--- Extracted material ---

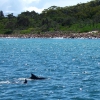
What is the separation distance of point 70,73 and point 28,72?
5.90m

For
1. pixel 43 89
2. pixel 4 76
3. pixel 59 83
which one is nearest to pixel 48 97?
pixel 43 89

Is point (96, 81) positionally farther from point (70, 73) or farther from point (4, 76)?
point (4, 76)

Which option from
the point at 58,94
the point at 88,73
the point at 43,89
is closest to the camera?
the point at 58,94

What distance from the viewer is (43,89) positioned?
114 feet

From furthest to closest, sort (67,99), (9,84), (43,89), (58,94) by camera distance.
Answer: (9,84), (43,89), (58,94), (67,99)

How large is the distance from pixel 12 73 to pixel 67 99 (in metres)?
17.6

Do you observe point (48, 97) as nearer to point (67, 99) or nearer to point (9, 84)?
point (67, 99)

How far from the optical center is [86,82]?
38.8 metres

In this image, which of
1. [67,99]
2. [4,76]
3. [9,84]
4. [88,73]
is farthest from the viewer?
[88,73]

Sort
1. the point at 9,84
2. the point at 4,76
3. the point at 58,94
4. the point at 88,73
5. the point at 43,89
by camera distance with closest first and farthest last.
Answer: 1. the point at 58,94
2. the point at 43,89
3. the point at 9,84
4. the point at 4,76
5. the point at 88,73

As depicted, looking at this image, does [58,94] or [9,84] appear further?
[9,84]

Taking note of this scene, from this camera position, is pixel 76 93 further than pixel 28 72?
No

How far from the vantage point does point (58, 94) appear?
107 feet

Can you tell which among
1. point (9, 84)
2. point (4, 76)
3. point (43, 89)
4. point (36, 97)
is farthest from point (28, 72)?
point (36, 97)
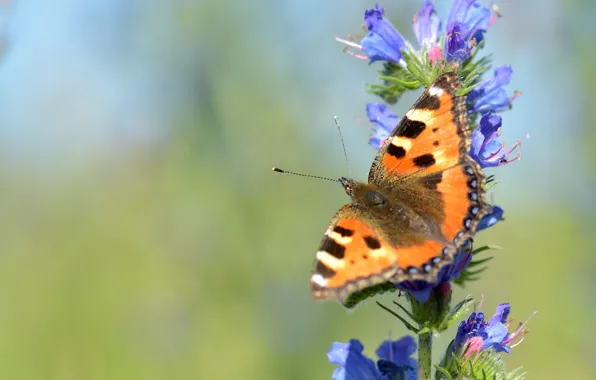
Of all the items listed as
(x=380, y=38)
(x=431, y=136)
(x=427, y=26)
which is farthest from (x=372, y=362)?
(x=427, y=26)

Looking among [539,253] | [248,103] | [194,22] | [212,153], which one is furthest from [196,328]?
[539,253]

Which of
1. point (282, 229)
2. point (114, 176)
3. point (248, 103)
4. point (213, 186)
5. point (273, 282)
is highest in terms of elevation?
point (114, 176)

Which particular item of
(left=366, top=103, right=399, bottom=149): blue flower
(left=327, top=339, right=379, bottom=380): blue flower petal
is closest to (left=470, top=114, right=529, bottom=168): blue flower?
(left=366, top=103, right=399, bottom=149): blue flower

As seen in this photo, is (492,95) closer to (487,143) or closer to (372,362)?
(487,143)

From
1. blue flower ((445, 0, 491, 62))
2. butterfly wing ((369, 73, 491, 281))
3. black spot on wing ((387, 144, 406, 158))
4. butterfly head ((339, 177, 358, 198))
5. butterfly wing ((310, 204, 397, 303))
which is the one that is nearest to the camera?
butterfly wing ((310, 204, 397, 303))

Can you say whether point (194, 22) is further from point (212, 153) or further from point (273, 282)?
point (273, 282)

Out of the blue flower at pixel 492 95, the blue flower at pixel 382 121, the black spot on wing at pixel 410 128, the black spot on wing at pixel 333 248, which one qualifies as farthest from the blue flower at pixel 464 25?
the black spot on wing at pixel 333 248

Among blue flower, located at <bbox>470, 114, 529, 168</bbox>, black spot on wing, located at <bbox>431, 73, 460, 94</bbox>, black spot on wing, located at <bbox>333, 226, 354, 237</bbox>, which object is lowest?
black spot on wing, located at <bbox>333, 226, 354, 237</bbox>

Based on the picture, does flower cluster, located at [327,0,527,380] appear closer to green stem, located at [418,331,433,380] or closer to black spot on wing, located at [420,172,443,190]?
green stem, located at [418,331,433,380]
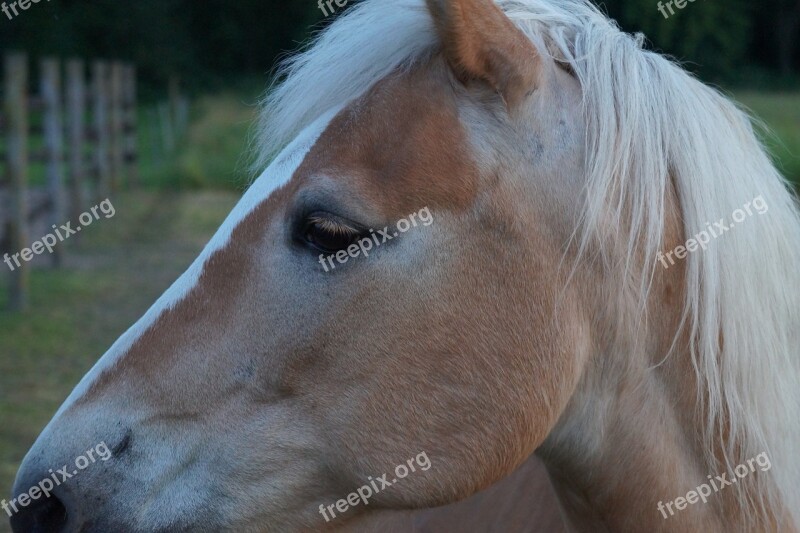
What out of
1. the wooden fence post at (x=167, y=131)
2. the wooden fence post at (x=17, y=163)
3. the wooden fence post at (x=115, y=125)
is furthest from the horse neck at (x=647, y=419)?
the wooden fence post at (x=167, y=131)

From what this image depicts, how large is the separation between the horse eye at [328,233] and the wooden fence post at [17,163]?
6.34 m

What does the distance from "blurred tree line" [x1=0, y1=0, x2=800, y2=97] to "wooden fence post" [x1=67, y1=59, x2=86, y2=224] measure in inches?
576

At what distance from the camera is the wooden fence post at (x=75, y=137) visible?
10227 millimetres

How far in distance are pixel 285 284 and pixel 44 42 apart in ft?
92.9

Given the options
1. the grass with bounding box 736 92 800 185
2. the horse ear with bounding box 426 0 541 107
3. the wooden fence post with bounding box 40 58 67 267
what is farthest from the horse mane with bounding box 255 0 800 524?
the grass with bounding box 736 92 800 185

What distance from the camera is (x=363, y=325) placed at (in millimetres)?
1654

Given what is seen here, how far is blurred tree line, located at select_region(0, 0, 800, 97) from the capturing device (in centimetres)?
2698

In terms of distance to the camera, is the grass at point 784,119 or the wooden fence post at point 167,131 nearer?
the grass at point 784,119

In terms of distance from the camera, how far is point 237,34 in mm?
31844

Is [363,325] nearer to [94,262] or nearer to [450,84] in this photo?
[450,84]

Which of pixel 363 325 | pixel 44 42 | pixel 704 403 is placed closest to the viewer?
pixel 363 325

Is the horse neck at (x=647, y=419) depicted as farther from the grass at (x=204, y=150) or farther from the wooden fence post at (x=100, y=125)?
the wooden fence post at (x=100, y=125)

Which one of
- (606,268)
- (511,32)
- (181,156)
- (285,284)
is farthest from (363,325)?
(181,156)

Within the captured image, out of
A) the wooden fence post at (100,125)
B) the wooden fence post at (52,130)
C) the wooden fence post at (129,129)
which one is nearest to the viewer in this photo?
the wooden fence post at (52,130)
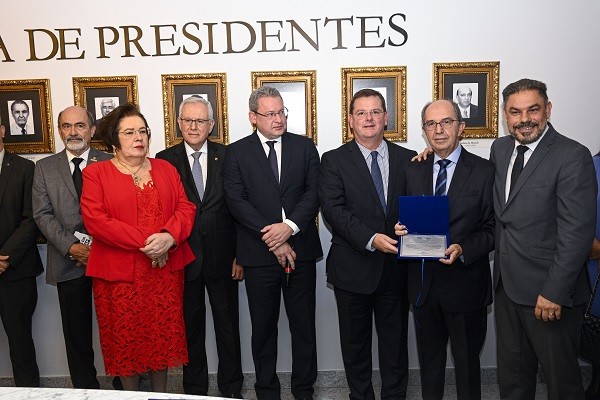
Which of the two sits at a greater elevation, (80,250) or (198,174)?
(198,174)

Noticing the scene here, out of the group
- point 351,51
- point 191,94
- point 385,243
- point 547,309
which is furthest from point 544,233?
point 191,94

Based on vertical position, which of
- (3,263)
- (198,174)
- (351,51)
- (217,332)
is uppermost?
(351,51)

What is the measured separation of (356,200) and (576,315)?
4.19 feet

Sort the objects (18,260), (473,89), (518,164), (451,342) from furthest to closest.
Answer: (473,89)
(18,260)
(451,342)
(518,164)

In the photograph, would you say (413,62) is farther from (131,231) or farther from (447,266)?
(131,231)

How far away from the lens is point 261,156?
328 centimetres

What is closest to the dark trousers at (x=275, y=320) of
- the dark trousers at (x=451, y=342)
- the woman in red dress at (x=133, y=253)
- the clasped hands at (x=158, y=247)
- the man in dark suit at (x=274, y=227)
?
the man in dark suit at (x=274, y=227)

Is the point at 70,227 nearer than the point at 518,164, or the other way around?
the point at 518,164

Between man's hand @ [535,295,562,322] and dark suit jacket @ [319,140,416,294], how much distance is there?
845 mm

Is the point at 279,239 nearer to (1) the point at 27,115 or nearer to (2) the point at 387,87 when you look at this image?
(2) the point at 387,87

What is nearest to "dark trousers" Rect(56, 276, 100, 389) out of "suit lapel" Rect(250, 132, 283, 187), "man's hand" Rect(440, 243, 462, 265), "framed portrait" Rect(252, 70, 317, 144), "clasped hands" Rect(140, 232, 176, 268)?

---

• **Exercise requirements**: Leave out the pictures and transcribe the entries above exactly.

• **Exercise output**:
What is the separation distance of point 70,73 and point 28,72?
5.90m

For
1. pixel 43 89
2. pixel 4 76
3. pixel 59 83
which one is nearest to pixel 48 97?
pixel 43 89

Is point (96, 81) positionally farther from point (70, 73) or farther from point (4, 76)?
point (4, 76)

Which option from
the point at 58,94
the point at 88,73
the point at 43,89
is closest to the camera?
the point at 58,94

What distance from the viewer is (43,89) positioned?
114 feet

From furthest to closest, sort (67,99), (9,84), (43,89), (58,94) by camera distance.
Answer: (9,84), (43,89), (58,94), (67,99)

How large is the distance from pixel 12 73 to pixel 67 99 (in metres)?
17.6

Do you observe point (48, 97) as nearer to point (67, 99) or nearer to point (9, 84)?
point (67, 99)

How far from the optical center is [86,82]?
38.8 metres

In this image, which of
1. [67,99]
2. [4,76]
3. [9,84]
4. [88,73]
is farthest from the viewer?
[88,73]

Sort
1. the point at 9,84
2. the point at 4,76
3. the point at 58,94
4. the point at 88,73
5. the point at 43,89
by camera distance with closest first and farthest last.
Answer: 1. the point at 58,94
2. the point at 43,89
3. the point at 9,84
4. the point at 4,76
5. the point at 88,73

As depicted, looking at this image, does [58,94] or [9,84] appear further?
[9,84]

Taking note of this scene, from this camera position, is pixel 76 93 further than pixel 28 72?
No

How far from the vantage point does point (58, 94) appear?
107 feet

Can you tell which among
1. point (9, 84)
2. point (4, 76)
3. point (43, 89)
4. point (36, 97)
is farthest from point (28, 72)?
point (36, 97)
Of all the items listed as
(x=380, y=38)
(x=431, y=136)
(x=427, y=26)
which is farthest from (x=372, y=362)?
(x=427, y=26)

Looking among [539,253] | [248,103] | [194,22] | [212,153], which one is furthest from [196,328]?
[539,253]

Which of
1. point (282, 229)
2. point (114, 176)
3. point (248, 103)
4. point (213, 186)
5. point (273, 282)
is highest in terms of elevation?
point (114, 176)

Which particular item of
(left=366, top=103, right=399, bottom=149): blue flower
(left=327, top=339, right=379, bottom=380): blue flower petal
is closest to (left=470, top=114, right=529, bottom=168): blue flower?
(left=366, top=103, right=399, bottom=149): blue flower

As seen in this photo, is (492,95) closer to (487,143) or closer to (372,362)?
(487,143)

From
1. blue flower ((445, 0, 491, 62))
2. butterfly wing ((369, 73, 491, 281))
3. black spot on wing ((387, 144, 406, 158))
4. butterfly head ((339, 177, 358, 198))
5. butterfly wing ((310, 204, 397, 303))
which is the one that is nearest to the camera?
butterfly wing ((310, 204, 397, 303))

Can you say whether point (194, 22) is further from point (212, 153) or further from point (273, 282)?
point (273, 282)

Out of the blue flower at pixel 492 95, the blue flower at pixel 382 121, the black spot on wing at pixel 410 128, the black spot on wing at pixel 333 248, which one qualifies as farthest from the blue flower at pixel 464 25?
the black spot on wing at pixel 333 248

Among blue flower, located at <bbox>470, 114, 529, 168</bbox>, black spot on wing, located at <bbox>431, 73, 460, 94</bbox>, black spot on wing, located at <bbox>333, 226, 354, 237</bbox>, which object is lowest?
black spot on wing, located at <bbox>333, 226, 354, 237</bbox>

Based on the picture, does flower cluster, located at [327,0,527,380] appear closer to green stem, located at [418,331,433,380] or closer to black spot on wing, located at [420,172,443,190]?
green stem, located at [418,331,433,380]
What out of
1. the wooden fence post at (x=167, y=131)
2. the wooden fence post at (x=17, y=163)
3. the wooden fence post at (x=115, y=125)
is furthest from the horse neck at (x=647, y=419)?
the wooden fence post at (x=167, y=131)

From what this image depicts, how large is the separation between the horse eye at [328,233] and the wooden fence post at [17,163]?
6.34 m

What does the distance from "blurred tree line" [x1=0, y1=0, x2=800, y2=97] to "wooden fence post" [x1=67, y1=59, x2=86, y2=224] measure in inches?
576

At what distance from the camera is the wooden fence post at (x=75, y=137) visible?
10227 millimetres

How far in distance are pixel 285 284 and pixel 44 42 apart in ft?
92.9

Given the options
1. the grass with bounding box 736 92 800 185
2. the horse ear with bounding box 426 0 541 107
3. the wooden fence post with bounding box 40 58 67 267
what is farthest from the horse mane with bounding box 255 0 800 524?
the grass with bounding box 736 92 800 185

What distance from the camera is (x=363, y=325) placed at (in millimetres)?
1654

Given what is seen here, how far is blurred tree line, located at select_region(0, 0, 800, 97) from the capturing device (in centimetres)?
2698

In terms of distance to the camera, is the grass at point 784,119 or the wooden fence post at point 167,131 nearer?
the grass at point 784,119

In terms of distance from the camera, how far is point 237,34 in mm?
31844

Is [363,325] nearer to [94,262] or nearer to [450,84] in this photo?
[450,84]

Which of pixel 363 325 | pixel 44 42 | pixel 704 403 is placed closest to the viewer?
pixel 363 325

Is the horse neck at (x=647, y=419) depicted as farther from the grass at (x=204, y=150) or farther from the wooden fence post at (x=100, y=125)?
the wooden fence post at (x=100, y=125)

Which one of
- (606,268)
- (511,32)
- (181,156)
- (285,284)
is farthest from (363,325)?
(181,156)

Within the captured image, out of
A) the wooden fence post at (100,125)
B) the wooden fence post at (52,130)
C) the wooden fence post at (129,129)
which one is nearest to the viewer in this photo?
the wooden fence post at (52,130)
Which of the two sits at a greater elevation, (80,250) or (198,174)?
(198,174)

Noticing the scene here, out of the group
- point 351,51
- point 191,94
- point 385,243
- point 547,309
which is furthest from point 544,233?
point 191,94

Based on vertical position, which of
- (3,263)
- (198,174)
- (351,51)
- (217,332)
is uppermost?
(351,51)

What is the measured separation of (356,200) and (576,315)?
4.19 feet

Sort the objects (18,260), (473,89), (518,164), (451,342) from furthest to closest.
Answer: (473,89)
(18,260)
(451,342)
(518,164)

In the photograph, would you say (413,62) is farther from (131,231) or farther from (447,266)?
(131,231)

How far away from the lens is point 261,156?
328 centimetres

What is closest to the dark trousers at (x=275, y=320) of
- the dark trousers at (x=451, y=342)
- the woman in red dress at (x=133, y=253)
- the clasped hands at (x=158, y=247)
- the man in dark suit at (x=274, y=227)
?
the man in dark suit at (x=274, y=227)

Is the point at 70,227 nearer than the point at 518,164, or the other way around?
the point at 518,164

Between man's hand @ [535,295,562,322] and dark suit jacket @ [319,140,416,294], how much distance is there?
845 mm

Is the point at 279,239 nearer to (1) the point at 27,115 or nearer to (2) the point at 387,87 when you look at this image?
(2) the point at 387,87

What is nearest to "dark trousers" Rect(56, 276, 100, 389) out of "suit lapel" Rect(250, 132, 283, 187), "man's hand" Rect(440, 243, 462, 265), "framed portrait" Rect(252, 70, 317, 144), "clasped hands" Rect(140, 232, 176, 268)?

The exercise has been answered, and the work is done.